1453, die Eroberung Konstantinopels durch die Türken, stellt eine der grossen Zäsuren der Frühen Neuzeit dar. Dies lässt sich u.a. daran zeigen, dass die sog. „Turcica“ einen Grossteil der zeitgleich aufkommenden Druckschriften ausmachten. Die gedruckte Verschriftlichung katholischer und protestantischer Predigttätigkeit leistete einen grossen Beitrag zu frühneuzeitlichen Meinungsbildungsprozessen und förderte einen Diskurs der Wahrnehmung des Fremden und dem davon abzugrenzenden Eigenen. Homilie wurde in dieser Form zusehends zu einem Machtinstrument, welches von Obrigkeiten genehmigt und gar gefördert wurde und unter Predigern als Postillen kursierte. Es war Ziel der Arbeit, Bausteine von Fremdund Selbstwahrnehmung im Zuge der Osmanischen Expansion zu isolieren und systematisieren um ein Bild von Heteround Autostereotypen in der konfessionellen Predigtliteratur des 16. Jahrhunderts gewinnen zu können.
Nach einem längeren Abschnitt der Vorüberlegungen bezüglich Informationsbeschaffung, lutherischer bzw. katholischer Rhetorik im 16. Jahrhundert sowie einer Einschätzung über den Pfarrer als „zoon politikon“ der frühneuzeitlichen Gesellschaft, weist die Arbeit eine Diskursanalyse aus, welche elementare Begrifflichkeiten von profanen, theologischen und historiographischen Stereotypen unterscheidet. Der Prediger sah seine Aufgabe darin, dem Türkenvorstoss einen Sinnhorizont zu verschaffen und verwies auf die inhaltliche Matrix von Beschreibung, Herleitung und wie in christlichen Dimensionen damit umzugehen sei.
Weitere Intentionen der Arbeit waren stereotype Fremdwahrnehmungsmuster quantitativ und qualitativ auszuwerten, um einen Überblick über das vermittelte Türkenbild zu erhalten und dieses — sofern möglich — in einen konfessionellen Kontext zu setzen.
Überwiegend bedienten die Prediger negative Stereotypen. Der Türke wurde zum einen mit „profanen“ Sprachbildern wie Bluthund oder „greüliche wueterich“ beschrieben sowie mit Heterostereotypen wie Tyrann, Erbfeind und Eidbrecher belegt. Aus vermeintlichen Kriegsberichten (Newen Zeytungen) entnommen, bezeichnete man die Gefahr aus dem Osten als Inbild grausamer Sklaverei, welche Gefangene unter Konversionszwang stellte oder Kinderraub und Vergewaltigungen vorantrieb.
- - - - - - -
__Schriftliche Aufgabe A__
Entnimm dem Auszug den Wortlaut, der bei „Weitere Intentionen der“ beginnt und bei „und Vergewaltigungen vorantrieb.“ endet.
__Schriftliche Aufgabe B__
Nenne alle Heterostereotypen, mit denen der Türke laut dem Auszug belegt wurde.
- - - - - - -
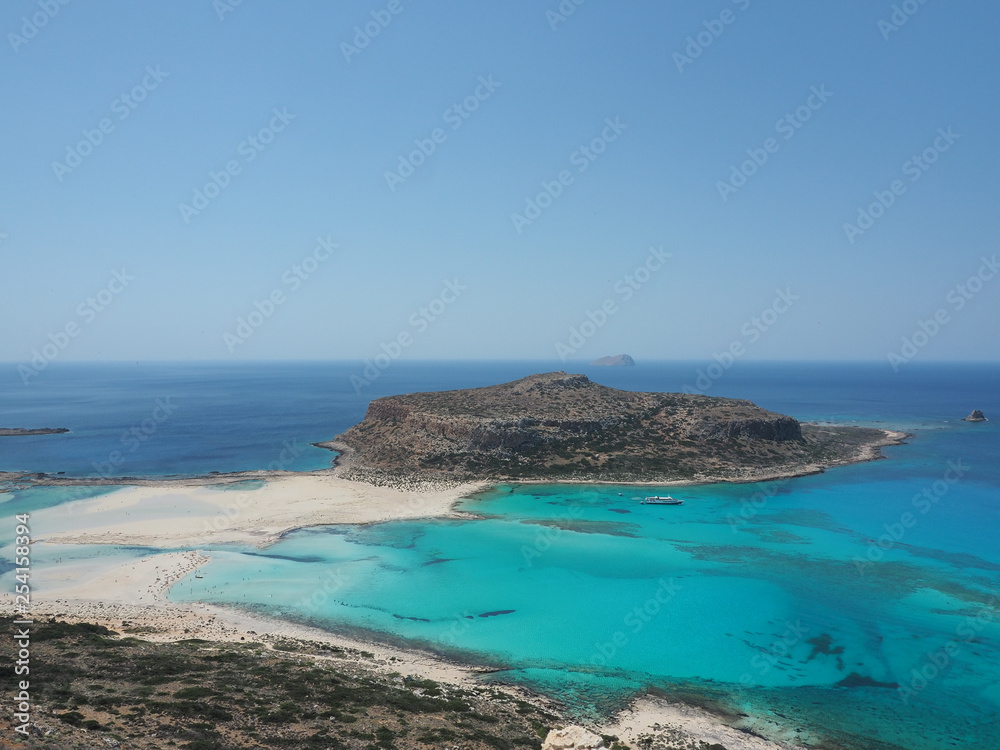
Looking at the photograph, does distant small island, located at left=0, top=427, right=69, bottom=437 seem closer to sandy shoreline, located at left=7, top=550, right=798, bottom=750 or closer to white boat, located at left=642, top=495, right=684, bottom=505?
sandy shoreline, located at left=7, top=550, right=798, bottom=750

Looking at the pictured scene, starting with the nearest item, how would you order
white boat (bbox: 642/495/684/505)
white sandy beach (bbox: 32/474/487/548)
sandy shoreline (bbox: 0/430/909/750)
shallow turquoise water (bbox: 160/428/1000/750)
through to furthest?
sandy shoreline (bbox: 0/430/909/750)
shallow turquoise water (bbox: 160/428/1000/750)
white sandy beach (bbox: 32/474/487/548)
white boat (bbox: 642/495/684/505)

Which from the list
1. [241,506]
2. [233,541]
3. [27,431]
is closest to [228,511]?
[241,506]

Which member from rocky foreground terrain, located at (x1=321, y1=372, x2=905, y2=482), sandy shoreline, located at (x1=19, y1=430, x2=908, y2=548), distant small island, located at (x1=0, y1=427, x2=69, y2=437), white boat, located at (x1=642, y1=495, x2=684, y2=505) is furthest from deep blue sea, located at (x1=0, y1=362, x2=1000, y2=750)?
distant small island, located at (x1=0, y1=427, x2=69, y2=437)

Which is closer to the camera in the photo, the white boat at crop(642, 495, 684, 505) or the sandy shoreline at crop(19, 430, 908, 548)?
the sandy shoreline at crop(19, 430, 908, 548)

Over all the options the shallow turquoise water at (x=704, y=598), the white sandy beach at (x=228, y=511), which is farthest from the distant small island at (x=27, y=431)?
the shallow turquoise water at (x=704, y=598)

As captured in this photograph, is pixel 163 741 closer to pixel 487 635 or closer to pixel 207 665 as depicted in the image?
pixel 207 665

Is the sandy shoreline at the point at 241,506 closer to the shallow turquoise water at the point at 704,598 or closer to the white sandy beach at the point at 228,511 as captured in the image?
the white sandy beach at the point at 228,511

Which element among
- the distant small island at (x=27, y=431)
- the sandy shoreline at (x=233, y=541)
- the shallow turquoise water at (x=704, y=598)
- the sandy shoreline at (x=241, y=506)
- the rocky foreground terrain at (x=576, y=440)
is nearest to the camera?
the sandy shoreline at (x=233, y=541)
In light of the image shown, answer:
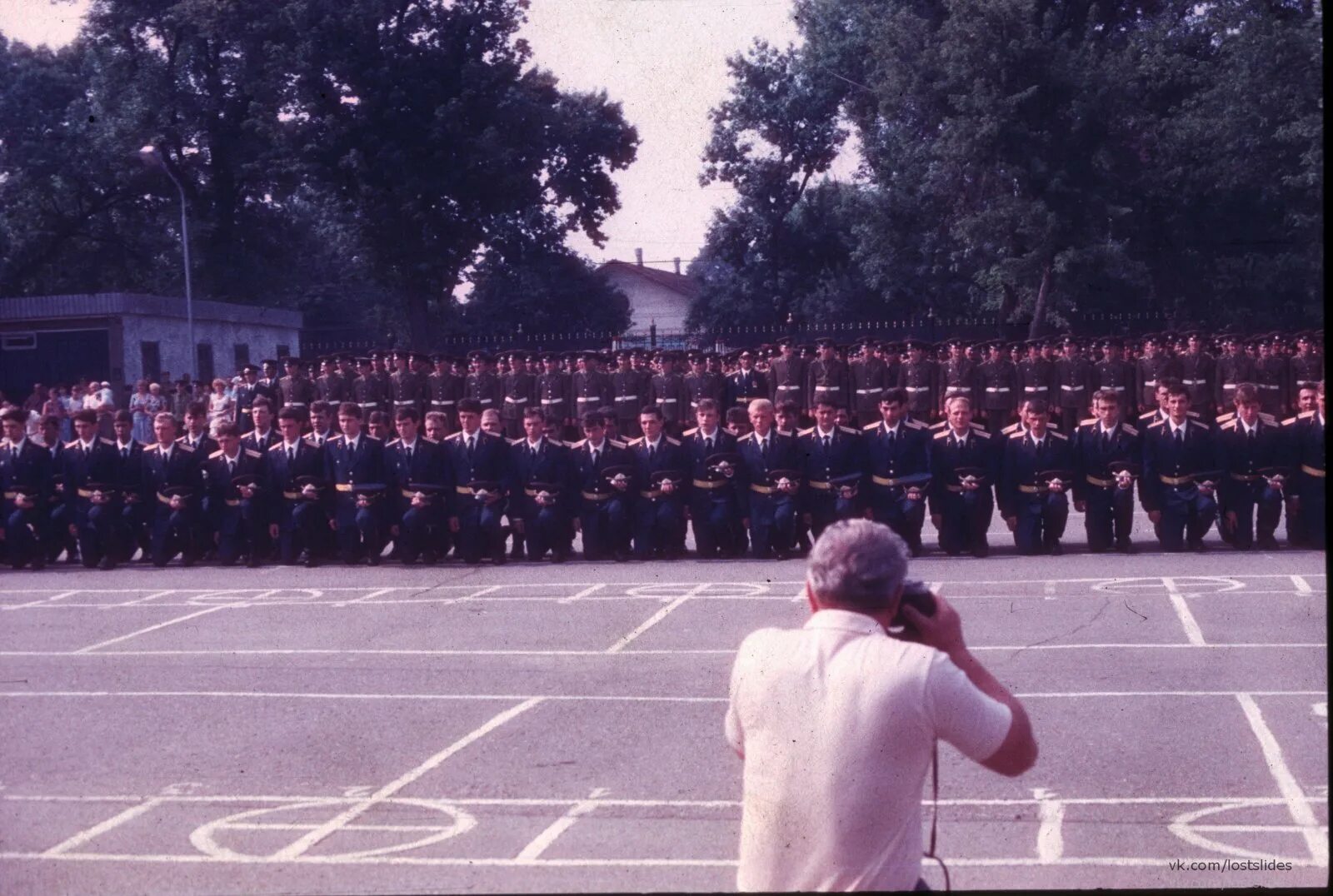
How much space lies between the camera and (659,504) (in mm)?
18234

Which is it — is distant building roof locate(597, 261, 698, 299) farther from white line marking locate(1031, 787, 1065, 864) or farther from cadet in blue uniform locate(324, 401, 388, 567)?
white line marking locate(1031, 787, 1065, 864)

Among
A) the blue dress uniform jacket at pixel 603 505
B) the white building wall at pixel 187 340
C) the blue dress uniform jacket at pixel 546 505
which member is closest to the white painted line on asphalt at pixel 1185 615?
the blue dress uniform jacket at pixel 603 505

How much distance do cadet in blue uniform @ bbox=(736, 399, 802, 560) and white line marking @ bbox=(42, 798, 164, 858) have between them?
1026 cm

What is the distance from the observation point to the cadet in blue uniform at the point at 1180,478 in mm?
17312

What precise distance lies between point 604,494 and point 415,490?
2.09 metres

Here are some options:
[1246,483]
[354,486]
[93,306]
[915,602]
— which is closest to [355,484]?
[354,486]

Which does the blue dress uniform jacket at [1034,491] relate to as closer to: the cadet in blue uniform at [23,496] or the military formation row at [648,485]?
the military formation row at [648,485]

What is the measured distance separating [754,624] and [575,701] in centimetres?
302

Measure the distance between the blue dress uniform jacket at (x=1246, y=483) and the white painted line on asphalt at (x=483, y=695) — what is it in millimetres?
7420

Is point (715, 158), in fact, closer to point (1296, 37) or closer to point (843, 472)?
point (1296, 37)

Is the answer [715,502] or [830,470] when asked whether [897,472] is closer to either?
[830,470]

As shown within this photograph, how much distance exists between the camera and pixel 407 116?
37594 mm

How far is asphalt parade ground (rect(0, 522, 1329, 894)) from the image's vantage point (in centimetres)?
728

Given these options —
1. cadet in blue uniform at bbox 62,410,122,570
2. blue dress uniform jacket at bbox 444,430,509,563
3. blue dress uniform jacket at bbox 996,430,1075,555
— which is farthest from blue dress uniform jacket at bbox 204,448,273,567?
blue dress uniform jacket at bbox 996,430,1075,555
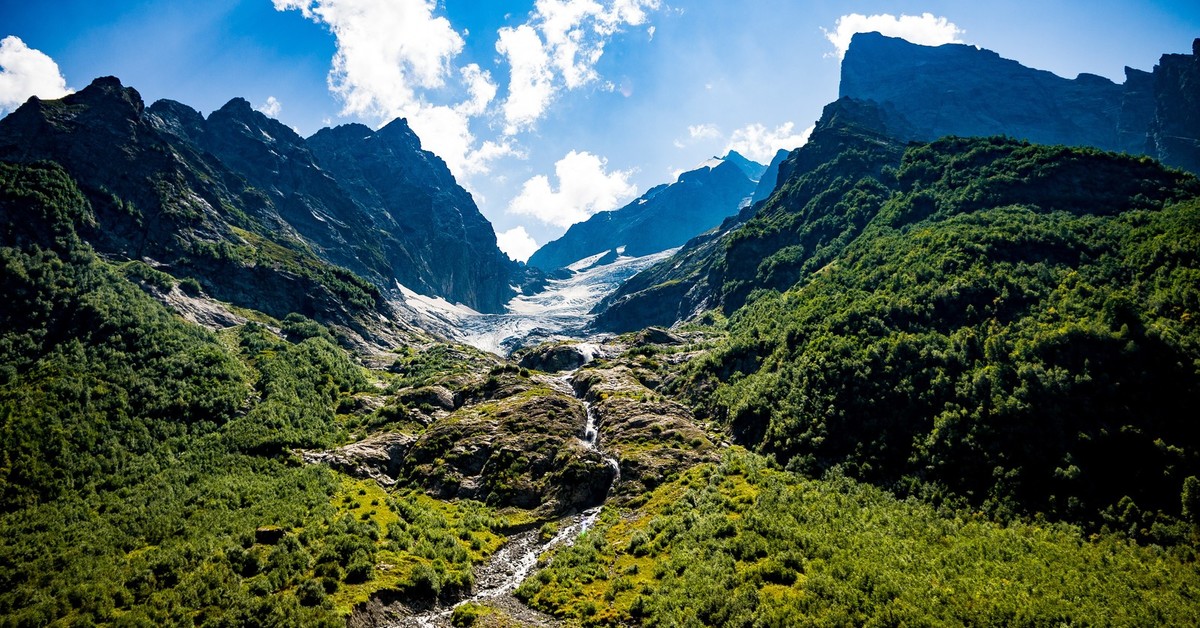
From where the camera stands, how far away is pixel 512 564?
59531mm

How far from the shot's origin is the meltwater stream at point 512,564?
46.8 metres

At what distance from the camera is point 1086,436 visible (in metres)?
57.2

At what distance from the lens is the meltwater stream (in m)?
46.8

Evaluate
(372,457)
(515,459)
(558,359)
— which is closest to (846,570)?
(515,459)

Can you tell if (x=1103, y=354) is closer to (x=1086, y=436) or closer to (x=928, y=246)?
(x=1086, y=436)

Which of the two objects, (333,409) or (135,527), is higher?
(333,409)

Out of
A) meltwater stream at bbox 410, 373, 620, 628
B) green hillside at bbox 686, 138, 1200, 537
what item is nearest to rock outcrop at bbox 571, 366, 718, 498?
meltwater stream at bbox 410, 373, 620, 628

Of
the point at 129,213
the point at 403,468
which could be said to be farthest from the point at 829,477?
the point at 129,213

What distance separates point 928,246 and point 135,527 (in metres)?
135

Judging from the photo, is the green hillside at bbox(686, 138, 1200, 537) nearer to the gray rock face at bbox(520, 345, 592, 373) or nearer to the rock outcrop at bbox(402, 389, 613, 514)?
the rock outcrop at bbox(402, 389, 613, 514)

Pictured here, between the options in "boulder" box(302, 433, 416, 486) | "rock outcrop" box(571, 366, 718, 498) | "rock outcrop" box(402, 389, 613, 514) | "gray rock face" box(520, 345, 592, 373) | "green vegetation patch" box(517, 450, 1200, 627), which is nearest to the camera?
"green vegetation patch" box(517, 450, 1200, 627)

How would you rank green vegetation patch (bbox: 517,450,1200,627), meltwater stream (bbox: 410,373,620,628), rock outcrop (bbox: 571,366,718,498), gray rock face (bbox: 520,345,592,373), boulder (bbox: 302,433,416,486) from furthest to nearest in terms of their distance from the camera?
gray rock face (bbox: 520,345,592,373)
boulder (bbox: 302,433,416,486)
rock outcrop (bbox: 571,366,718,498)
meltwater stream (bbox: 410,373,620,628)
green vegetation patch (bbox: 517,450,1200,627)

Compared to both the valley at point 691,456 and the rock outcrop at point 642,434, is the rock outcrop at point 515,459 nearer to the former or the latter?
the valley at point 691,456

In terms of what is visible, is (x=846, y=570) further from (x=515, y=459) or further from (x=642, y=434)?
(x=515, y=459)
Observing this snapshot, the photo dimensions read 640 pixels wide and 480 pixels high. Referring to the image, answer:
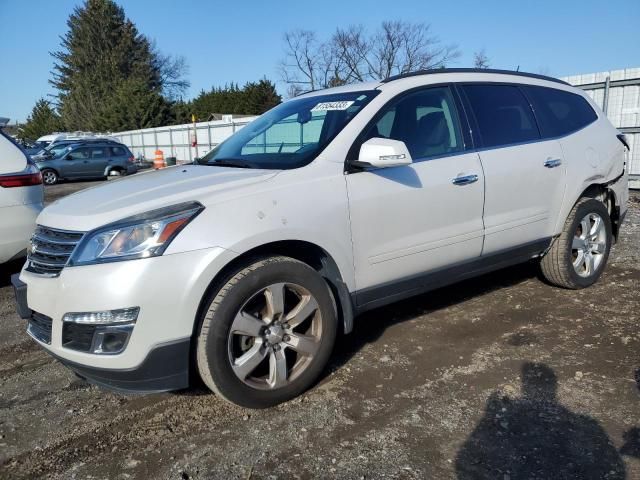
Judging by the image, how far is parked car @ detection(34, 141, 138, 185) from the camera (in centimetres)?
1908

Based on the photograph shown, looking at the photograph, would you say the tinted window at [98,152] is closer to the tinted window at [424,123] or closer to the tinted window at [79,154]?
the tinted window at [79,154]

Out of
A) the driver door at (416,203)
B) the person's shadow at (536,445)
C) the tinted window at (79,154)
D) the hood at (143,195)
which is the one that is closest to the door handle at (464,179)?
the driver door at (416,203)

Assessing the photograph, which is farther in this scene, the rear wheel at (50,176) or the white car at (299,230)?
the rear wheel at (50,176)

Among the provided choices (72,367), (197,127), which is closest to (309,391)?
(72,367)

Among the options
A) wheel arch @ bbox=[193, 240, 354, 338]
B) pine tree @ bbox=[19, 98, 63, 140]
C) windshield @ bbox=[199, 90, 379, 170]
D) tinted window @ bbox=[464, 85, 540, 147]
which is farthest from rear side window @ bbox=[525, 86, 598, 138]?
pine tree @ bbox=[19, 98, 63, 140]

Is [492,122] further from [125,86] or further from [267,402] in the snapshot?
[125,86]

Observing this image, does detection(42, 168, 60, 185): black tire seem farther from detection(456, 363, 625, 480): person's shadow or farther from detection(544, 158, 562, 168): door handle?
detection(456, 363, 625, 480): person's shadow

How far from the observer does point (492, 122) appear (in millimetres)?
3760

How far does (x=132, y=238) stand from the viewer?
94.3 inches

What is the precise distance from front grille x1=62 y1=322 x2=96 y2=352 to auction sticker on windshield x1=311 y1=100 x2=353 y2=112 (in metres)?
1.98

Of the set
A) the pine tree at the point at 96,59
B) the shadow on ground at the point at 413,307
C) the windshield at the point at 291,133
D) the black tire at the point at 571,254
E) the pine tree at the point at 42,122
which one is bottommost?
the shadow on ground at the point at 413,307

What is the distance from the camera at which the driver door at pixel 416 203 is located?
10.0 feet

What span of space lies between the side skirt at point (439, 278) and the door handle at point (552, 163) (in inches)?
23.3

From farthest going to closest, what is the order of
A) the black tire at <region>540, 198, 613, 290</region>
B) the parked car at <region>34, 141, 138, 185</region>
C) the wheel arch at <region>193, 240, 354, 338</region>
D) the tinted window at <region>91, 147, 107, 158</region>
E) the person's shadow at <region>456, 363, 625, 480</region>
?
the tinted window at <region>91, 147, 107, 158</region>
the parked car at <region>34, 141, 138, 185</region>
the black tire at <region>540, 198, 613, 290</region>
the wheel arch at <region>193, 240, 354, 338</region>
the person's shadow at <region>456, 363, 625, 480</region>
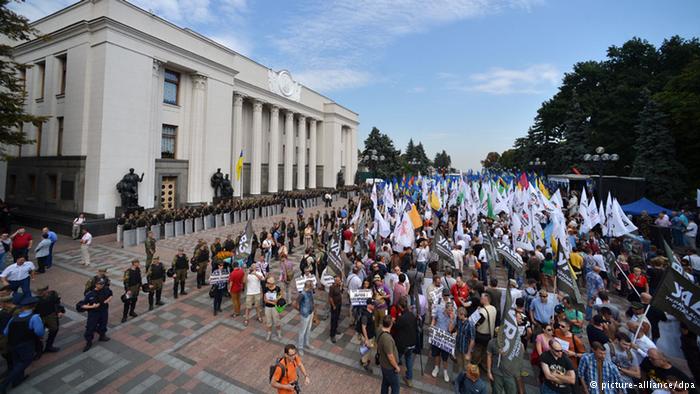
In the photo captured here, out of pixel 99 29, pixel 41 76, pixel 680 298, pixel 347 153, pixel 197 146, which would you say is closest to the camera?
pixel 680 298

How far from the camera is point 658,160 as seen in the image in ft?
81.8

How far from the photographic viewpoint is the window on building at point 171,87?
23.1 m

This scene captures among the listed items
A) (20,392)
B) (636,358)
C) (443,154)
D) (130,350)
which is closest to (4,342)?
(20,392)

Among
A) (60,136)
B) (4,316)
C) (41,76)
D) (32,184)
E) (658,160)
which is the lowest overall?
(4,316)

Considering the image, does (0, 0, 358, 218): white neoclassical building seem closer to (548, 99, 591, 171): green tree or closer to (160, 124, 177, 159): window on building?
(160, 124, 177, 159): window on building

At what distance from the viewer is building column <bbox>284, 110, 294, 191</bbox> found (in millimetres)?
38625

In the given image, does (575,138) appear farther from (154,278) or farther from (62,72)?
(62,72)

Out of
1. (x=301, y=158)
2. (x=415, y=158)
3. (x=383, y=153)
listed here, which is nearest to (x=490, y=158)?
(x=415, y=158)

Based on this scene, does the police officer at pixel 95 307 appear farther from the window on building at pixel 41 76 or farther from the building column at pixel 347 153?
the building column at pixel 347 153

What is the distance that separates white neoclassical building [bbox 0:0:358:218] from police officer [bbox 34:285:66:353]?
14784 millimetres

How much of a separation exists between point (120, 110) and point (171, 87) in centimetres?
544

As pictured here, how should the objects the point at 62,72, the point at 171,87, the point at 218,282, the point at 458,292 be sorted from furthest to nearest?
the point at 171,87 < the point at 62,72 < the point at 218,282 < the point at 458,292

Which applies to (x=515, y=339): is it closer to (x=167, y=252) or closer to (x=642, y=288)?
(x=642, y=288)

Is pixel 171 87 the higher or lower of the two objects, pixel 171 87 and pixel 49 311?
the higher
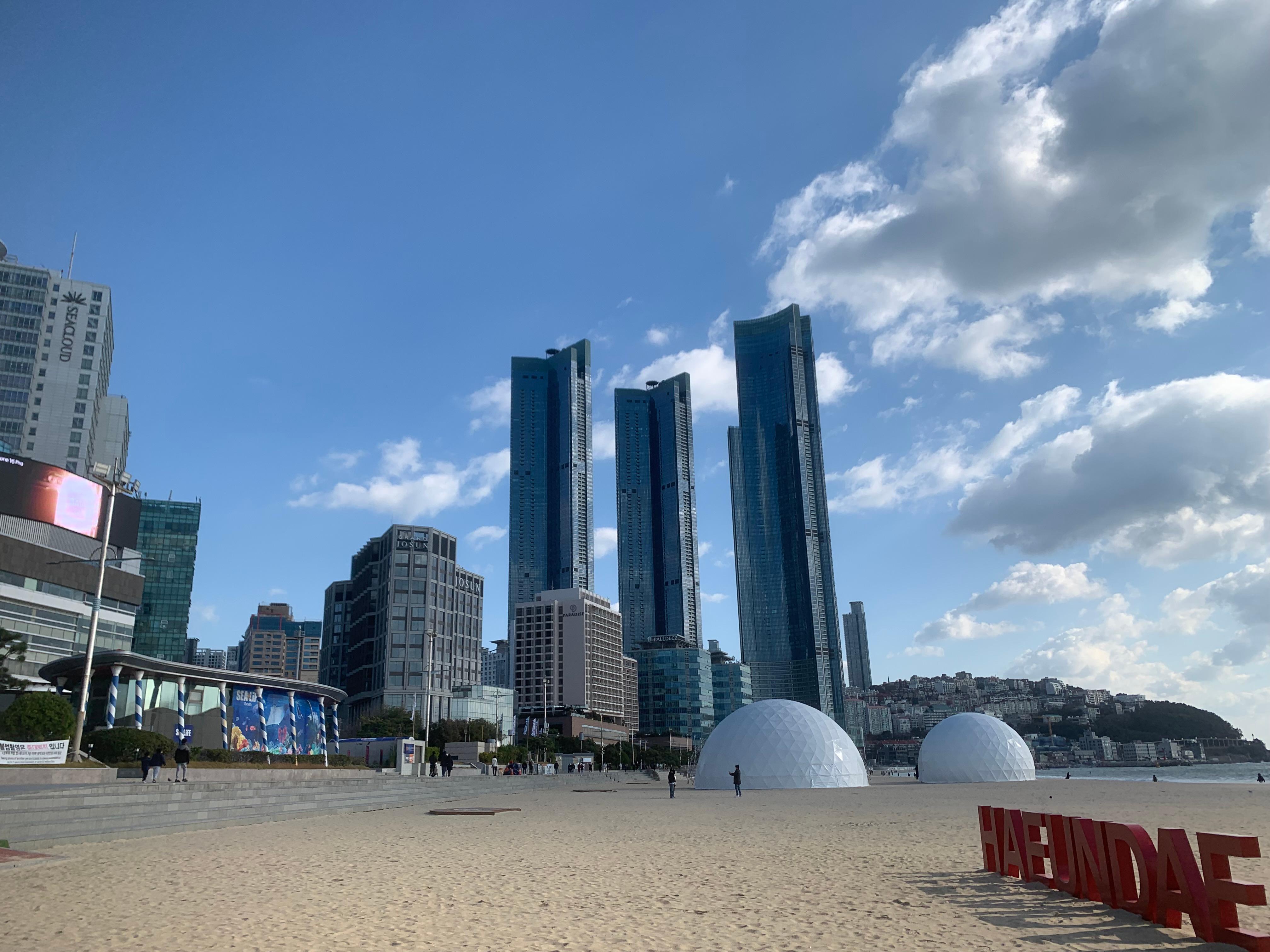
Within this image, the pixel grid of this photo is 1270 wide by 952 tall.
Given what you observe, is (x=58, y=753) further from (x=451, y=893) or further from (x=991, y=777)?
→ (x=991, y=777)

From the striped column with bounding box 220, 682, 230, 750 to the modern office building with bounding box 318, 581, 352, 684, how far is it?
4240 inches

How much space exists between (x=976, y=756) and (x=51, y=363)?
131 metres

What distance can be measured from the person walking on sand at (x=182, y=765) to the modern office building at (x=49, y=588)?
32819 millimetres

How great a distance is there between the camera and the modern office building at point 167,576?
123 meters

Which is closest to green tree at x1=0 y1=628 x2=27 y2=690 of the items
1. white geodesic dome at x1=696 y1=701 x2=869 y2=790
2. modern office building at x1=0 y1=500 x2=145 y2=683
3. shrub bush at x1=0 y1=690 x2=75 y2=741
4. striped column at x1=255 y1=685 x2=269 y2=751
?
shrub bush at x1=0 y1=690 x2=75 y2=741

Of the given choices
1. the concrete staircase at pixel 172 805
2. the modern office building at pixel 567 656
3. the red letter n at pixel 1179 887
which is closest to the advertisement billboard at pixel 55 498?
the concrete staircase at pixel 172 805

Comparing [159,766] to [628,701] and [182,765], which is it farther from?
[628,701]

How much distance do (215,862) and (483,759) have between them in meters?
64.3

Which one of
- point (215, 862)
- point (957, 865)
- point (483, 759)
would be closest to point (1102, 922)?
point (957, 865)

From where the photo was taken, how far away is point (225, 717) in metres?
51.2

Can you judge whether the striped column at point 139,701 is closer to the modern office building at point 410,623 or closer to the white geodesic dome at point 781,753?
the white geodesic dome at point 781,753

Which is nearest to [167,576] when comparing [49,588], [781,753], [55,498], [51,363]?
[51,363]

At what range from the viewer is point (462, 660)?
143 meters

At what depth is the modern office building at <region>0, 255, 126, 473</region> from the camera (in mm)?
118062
- - - - - - -
__Endgültige Antwort A__
Weitere Intentionen der Arbeit waren stereotype Fremdwahrnehmungsmuster quantitativ und qualitativ auszuwerten, um einen Überblick über das vermittelte Türkenbild zu erhalten und dieses — sofern möglich — in einen konfessionellen Kontext zu setzen.
Überwiegend bedienten die Prediger negative Stereotypen. Der Türke wurde zum einen mit „profanen“ Sprachbildern wie Bluthund oder „greüliche wueterich“ beschrieben sowie mit Heterostereotypen wie Tyrann, Erbfeind und Eidbrecher belegt. Aus vermeintlichen Kriegsberichten (Newen Zeytungen) entnommen, bezeichnete man die Gefahr aus dem Osten als Inbild grausamer Sklaverei, welche Gefangene unter Konversionszwang stellte oder Kinderraub und Vergewaltigungen vorantrieb.

__Endgültige Antwort B__
Tyrann, Erbfeind und Eidbrecher.